Il programma viene presentato questa mattina a palazzo Garampi e vede la collaborazione di varie realtà: dalla Diocesi di Rimini all’ufficio diocesano dei Beni Culturali Ecclesiastici, dall’Istituto Superiore di Scienze Religiose “A. Marvelli” alla Biblioteca “Emilio Biancheri”, fino al coinvolgimento di alcune importanti abbazie olivetane come quella di Monte Oliveto Maggiore e quella di San Miniato al Monte a Firenze. Saranno proposte sette approfondite meditazioni di introduzione alle verità della fede, poggiando sulla leva della tradizione del monachesimo olivetano.
Solo alcuni accenni al ricco programma: il 7 gennaio (ore 16) Suor Maria Gloria Riva parlerà della Adorazione dei Magi di Giorgio Vasari; domenica 14 gennaio (ore 16.30) i Vespri solenni a cura della Cappella Musicale Malatestiana; il 5 febbraio (ore 20.45) Dom Giustino Farnedi dell’Abbazia di S. Pietro (Perugia) interviene su “l’Abbazia di Scolca tra storia e profezia“. Saliranno a Scolca per tenere incontri e meditazioni, oltre al vescovo di Rimini, anche i presuli di Modena-Nonantola, mons. Erio Castellucci, Fidenza, mons. Carlo Mazza, Campobasso, mons. Giancarlo Bragantini e l’arcivescovo di Urbino-Urbania e Sant’Angelo in Vado mons. Giovanni Tani. Il 5 maggio una visita guidata all’Abbazia, si parlerà anche dei documenti storici dell’Abbazia conservati presso la Biblioteca Gambalunga e di tanto altro.

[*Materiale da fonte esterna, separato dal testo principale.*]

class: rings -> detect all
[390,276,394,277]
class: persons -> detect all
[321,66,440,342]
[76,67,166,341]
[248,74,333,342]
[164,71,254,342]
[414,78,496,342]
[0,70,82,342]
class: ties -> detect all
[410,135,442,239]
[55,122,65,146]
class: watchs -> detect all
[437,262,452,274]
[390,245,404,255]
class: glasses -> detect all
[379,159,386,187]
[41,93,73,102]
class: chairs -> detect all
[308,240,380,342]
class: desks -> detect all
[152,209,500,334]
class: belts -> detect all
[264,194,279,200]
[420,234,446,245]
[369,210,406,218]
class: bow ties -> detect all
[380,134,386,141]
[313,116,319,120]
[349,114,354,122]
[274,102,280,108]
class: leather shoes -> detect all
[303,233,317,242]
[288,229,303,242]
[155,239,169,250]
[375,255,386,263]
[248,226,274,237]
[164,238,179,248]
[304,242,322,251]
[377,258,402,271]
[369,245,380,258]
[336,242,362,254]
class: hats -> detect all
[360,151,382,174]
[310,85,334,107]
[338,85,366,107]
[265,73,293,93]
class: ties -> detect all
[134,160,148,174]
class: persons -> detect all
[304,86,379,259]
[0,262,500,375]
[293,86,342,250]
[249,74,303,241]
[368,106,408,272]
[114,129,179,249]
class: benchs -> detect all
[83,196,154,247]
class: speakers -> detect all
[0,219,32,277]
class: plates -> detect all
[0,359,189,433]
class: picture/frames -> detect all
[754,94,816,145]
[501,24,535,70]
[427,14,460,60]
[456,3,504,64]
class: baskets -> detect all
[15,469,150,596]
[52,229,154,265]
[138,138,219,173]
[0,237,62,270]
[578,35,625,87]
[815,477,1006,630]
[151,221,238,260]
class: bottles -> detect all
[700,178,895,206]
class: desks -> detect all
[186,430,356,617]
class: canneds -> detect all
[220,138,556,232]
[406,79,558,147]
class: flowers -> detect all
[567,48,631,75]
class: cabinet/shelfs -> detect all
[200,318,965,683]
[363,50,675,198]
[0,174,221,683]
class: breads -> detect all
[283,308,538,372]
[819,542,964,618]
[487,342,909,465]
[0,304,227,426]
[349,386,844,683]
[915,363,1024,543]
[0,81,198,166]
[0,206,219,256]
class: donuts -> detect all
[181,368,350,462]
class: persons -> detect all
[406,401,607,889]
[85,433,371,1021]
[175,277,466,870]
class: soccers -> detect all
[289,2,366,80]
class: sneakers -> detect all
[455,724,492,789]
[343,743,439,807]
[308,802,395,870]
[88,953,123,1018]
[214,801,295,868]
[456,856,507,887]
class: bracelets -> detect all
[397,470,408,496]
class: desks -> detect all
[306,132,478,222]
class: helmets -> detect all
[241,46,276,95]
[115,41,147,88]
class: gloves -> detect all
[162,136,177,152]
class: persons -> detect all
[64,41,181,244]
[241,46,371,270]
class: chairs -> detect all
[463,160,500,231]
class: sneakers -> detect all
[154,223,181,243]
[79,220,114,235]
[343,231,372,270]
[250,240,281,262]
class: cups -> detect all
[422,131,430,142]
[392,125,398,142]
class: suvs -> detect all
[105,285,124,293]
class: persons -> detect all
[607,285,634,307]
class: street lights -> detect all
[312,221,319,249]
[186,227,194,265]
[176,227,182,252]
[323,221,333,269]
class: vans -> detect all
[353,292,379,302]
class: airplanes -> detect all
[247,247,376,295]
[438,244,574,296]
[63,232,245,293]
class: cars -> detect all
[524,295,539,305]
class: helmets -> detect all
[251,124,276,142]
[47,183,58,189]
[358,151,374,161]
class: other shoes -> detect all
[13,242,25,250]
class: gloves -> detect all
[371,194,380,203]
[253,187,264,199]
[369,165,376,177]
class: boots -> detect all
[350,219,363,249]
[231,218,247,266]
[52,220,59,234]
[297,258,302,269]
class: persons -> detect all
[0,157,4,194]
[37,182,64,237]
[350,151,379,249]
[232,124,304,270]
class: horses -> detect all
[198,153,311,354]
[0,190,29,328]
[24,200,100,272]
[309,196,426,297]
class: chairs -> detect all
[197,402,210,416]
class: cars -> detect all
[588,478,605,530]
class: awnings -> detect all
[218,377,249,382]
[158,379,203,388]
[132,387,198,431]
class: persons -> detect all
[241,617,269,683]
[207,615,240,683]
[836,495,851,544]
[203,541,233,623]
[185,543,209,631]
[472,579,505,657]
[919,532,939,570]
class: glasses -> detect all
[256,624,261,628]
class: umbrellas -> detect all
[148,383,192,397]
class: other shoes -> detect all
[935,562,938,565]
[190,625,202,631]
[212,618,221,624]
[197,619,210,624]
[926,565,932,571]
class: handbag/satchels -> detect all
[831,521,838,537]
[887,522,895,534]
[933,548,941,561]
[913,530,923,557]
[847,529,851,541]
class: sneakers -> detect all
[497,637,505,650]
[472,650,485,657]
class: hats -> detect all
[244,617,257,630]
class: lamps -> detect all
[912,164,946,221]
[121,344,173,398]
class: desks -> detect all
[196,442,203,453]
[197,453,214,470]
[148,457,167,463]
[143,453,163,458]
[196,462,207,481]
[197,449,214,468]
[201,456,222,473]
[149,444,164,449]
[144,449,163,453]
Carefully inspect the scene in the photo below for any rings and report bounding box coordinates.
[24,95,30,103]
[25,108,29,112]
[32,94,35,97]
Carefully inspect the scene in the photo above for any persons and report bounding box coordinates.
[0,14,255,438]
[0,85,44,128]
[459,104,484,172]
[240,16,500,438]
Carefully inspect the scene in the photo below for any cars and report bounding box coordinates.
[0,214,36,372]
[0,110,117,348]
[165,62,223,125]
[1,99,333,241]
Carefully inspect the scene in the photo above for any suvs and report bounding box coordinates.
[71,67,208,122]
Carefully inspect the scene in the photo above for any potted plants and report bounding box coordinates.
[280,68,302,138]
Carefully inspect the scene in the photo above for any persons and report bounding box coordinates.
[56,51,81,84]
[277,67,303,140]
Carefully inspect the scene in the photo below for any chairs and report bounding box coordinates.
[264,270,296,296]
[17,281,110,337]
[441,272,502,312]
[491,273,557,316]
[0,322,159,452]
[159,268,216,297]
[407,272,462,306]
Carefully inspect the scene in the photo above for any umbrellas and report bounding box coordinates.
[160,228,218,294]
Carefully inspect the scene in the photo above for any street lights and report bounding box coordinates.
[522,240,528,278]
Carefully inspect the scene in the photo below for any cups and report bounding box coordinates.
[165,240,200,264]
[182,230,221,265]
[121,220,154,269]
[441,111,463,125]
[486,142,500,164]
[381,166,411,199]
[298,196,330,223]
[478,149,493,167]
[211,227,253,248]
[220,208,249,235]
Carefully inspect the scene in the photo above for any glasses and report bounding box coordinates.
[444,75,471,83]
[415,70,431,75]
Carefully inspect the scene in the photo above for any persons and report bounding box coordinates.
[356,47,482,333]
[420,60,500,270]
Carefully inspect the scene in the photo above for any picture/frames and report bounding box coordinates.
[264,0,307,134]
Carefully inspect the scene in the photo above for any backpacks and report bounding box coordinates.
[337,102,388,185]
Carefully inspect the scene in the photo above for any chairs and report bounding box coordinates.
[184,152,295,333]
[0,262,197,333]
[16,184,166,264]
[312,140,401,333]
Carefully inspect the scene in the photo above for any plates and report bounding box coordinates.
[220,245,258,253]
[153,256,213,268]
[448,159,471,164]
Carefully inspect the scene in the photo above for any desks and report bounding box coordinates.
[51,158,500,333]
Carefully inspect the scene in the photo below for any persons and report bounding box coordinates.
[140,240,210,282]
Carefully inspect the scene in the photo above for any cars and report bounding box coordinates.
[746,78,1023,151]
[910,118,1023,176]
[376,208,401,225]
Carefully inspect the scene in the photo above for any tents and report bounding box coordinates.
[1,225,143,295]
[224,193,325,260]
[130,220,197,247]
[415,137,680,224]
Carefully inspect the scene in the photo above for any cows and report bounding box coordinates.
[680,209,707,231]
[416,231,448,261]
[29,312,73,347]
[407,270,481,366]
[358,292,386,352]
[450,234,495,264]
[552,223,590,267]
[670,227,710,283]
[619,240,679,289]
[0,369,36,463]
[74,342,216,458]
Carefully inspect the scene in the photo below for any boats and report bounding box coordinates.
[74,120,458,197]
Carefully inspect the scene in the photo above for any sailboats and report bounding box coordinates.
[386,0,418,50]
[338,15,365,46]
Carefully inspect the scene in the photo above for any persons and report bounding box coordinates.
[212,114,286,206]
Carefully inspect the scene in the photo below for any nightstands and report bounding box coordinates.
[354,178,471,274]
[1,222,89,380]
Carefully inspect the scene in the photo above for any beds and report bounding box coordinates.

“Quando il Vescovo Mariano De Nicolò mi ha affidato la Parrocchia di San Fortunato e l’antica Pieve di San Lorenzo a Monte, fin dal mio primo saluto ai parrocchiani ho detto che mi sarei impegnato a valorizzare la storia del luogo, perché un popolo continua a esistere se custodisce la tradizione e se la tramanda alle nuove generazioni”, dice don Renzo Rossi.”Se interrompiamo il flusso della nostra memoria, veniamo sradicati dal passato e rimaniamo orfani nel presente e nel futuro. Senza memoria storica una Parrocchia vive separata dalle sue origini, senza conoscere la storia della Chiesa la comunità rischia di smarrire l’identità cristiana”. Si comprende così l’impegno profuso per preparare l’avvenimento dei 600 anni di Scolca.

Don Renzo Rossi lo scorso 25 ottobre nella Basilica di San Miniato al Monte è diventato oblato benedettino olivetano. Cosa significa? “Pur rimanendo sacerdote diocesano, ho deciso di offrirmi (da qui il termine oblazione) al Signore per il Monastero di San Miniato al Monte, della Congregazione Benedettina di Monte Oliveto Maggiore, con l’impegno di vita secondo la Regola di San Benedetto e sono aggregato spiritualmente alla famiglia monastica di San Miniato al Monte”.

Don Renzo Rossi con Dom Bernardo Gianni in occasione della oblazione benedettina olivetana

Nella omelia pronunciata da Dom Bernardo Gianni in occasione della oblazione di don Renzo Rossi, il padre abate ha detto che “il cristianesimo occidentale è un cristianesimo che tramonta, che perde progressivamente il bagliore quasi accecante che è proprio dell’autentico riflesso che non ha paura di confrontarsi fuoco a fuoco con la luce che promana dal Vangelo di Cristo”: qual è la sfida che l’annuncio cristiano porta oggi agli uomini e alla Chiesa stessa? “La celebrazione dei 600 anni della fondazione di un’antica e prestigiosa Abbazia benedettina quale quella di Scolca, che nei secoli passati ha sempre dialogato col contado e la città e in questi ultimi anni non solo ha rivendicato il suo antico titolo (pur continuando ad essere sede dell’antica Parrocchia di San Fortunato), ma ha proposto gesti ed eventi radicati nel genius loci con molto interesse e partecipazione, vuol essere l’occasione per rinvigorire e riproporre la Bellezza del Volto di Cristo e della sua Chiesa”.